(Text zur Analyse):
>>>>

Otto Spiegel

Aus SPD Geschichtswerkstatt
Die druckbare Version wird nicht mehr unterstützt und kann Darstellungsfehler aufweisen. Bitte aktualisiere deine Browser-Lesezeichen und verwende stattdessen die Standard-Druckfunktion des Browsers.
Otto Spiegel
Otto Spiegel
Otto Spiegel
Geboren: 16. August 1880
Gestorben: 9. Mai 1965

Dr. Otto Spiegel, * 16. August 1880 verm. in Gelsenkirchen, † 9. Mai 1965 in den USA; Kinderarzt. Verheiratet, mindestens 2 Kinder; jüdischen Glaubens. Mitglied der SPD.

Leben & Beruf

Otto Spiegel war der jüngere Bruder von Wilhelm Spiegel. Er studierte Medizin in Kiel, Bonn, Berlin und München, wo er 1904 promoviert wurde. 1907 ließ er sich in Kiel nieder, wo sein Bruder bereits als Rechtsanwalt praktizierte, und spezialisierte sich auf die Behandlung von Kindern. Nach seiner Teilnahme am 1. Weltkrieg wurde er "vom Magistrat der Stadt Kiel für den Aufbau und die Leitung der Fachpädiatrie in Schleswig-Holstein angefordert"[1]. Man kann ihn also als Begründer der Pädiatrie im Lande ansehen.

Otto und Frieda Spiegel (markiert), ihre Tochter Elisabeth und deren Mann Laszlo (2./3. v.r. hinten).

<<<<

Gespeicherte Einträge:
>>>>

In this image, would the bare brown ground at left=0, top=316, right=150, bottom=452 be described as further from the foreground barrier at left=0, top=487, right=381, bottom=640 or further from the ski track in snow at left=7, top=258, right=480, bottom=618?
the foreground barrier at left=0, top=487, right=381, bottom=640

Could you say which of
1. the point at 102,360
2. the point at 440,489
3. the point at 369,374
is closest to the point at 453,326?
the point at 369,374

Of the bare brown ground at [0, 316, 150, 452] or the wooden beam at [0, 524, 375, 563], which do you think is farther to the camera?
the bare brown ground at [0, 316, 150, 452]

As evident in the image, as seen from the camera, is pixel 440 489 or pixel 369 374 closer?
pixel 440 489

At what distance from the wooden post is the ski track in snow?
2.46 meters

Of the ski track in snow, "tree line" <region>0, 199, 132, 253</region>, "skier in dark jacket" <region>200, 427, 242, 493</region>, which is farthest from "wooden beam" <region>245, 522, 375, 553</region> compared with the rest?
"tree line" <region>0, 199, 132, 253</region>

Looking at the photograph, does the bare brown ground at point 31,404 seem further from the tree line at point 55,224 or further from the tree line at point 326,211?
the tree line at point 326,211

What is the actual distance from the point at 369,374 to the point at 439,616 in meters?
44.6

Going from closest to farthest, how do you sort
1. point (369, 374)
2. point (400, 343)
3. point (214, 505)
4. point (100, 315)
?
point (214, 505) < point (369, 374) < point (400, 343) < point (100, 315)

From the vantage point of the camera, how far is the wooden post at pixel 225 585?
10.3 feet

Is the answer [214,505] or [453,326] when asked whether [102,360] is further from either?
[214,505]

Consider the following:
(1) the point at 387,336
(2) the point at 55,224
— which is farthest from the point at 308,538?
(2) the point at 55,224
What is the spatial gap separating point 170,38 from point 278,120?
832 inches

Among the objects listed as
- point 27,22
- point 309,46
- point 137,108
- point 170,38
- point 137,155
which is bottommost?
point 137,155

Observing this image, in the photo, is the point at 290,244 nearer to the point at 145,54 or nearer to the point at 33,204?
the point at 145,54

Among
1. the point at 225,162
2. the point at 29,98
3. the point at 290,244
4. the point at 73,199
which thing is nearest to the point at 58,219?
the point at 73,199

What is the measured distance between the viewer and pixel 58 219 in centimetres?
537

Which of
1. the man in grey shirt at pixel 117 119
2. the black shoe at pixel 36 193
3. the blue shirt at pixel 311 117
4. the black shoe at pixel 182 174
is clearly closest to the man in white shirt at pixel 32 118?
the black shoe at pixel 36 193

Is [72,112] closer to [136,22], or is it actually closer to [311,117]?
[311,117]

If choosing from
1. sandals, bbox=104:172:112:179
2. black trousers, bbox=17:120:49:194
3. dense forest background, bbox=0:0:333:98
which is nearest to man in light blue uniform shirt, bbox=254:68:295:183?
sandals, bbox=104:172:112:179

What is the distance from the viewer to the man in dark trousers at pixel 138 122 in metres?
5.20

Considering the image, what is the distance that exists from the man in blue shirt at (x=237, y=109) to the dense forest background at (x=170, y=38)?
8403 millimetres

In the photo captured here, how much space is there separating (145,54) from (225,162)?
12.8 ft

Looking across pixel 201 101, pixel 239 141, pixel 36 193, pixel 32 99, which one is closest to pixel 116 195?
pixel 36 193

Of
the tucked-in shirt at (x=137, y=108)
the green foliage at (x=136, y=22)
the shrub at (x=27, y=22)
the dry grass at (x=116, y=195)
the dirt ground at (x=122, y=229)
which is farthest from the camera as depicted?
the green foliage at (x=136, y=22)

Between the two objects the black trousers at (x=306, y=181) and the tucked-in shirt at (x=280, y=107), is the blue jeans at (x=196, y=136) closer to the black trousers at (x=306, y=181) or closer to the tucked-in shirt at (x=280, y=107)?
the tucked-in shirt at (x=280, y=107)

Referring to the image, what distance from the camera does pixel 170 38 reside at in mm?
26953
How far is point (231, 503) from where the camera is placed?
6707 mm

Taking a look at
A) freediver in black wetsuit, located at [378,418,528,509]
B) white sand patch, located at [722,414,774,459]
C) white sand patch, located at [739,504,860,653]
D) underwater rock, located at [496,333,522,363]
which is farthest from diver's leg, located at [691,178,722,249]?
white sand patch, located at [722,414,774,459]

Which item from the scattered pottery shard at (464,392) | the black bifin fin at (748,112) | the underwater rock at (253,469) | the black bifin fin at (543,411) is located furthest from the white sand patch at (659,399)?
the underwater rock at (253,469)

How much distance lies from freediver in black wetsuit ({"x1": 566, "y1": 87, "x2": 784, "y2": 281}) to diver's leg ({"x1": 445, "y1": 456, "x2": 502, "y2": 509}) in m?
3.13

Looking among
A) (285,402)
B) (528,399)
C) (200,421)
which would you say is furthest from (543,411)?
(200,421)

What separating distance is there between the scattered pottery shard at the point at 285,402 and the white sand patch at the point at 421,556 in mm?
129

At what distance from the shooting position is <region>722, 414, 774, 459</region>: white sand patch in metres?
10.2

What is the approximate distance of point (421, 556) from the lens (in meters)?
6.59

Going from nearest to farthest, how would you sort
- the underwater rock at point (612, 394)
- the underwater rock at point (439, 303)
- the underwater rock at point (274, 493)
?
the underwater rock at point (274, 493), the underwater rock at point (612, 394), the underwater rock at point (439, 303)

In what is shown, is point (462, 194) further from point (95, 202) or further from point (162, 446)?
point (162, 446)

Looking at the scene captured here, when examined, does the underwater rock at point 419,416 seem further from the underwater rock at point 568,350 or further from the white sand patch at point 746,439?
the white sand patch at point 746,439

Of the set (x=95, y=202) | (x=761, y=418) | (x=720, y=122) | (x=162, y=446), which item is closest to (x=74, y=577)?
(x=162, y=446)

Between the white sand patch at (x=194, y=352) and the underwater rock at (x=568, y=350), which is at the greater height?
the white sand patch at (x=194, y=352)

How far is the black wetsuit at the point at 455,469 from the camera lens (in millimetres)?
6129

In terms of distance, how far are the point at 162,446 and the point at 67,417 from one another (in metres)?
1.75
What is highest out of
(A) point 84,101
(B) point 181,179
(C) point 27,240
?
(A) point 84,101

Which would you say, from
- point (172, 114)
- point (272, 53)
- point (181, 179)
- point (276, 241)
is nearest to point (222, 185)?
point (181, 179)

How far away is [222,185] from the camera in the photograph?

<<<<

(Aufgabenstellung):
Schreibe aus dem Text über Otto Spiegel die Stelle wortgetreu ab, die mit „Leben & Beruf“ beginnt und mit „(2./3. v.r. hinten).“ endet. Die gespeicherten Einträge werden hier nicht benötigt.

(Lösung):
Leben & Beruf

Otto Spiegel war der jüngere Bruder von Wilhelm Spiegel. Er studierte Medizin in Kiel, Bonn, Berlin und München, wo er 1904 promoviert wurde. 1907 ließ er sich in Kiel nieder, wo sein Bruder bereits als Rechtsanwalt praktizierte, und spezialisierte sich auf die Behandlung von Kindern. Nach seiner Teilnahme am 1. Weltkrieg wurde er "vom Magistrat der Stadt Kiel für den Aufbau und die Leitung der Fachpädiatrie in Schleswig-Holstein angefordert"[1]. Man kann ihn also als Begründer der Pädiatrie im Lande ansehen.

Otto und Frieda Spiegel (markiert), ihre Tochter Elisabeth und deren Mann Laszlo (2./3. v.r. hinten).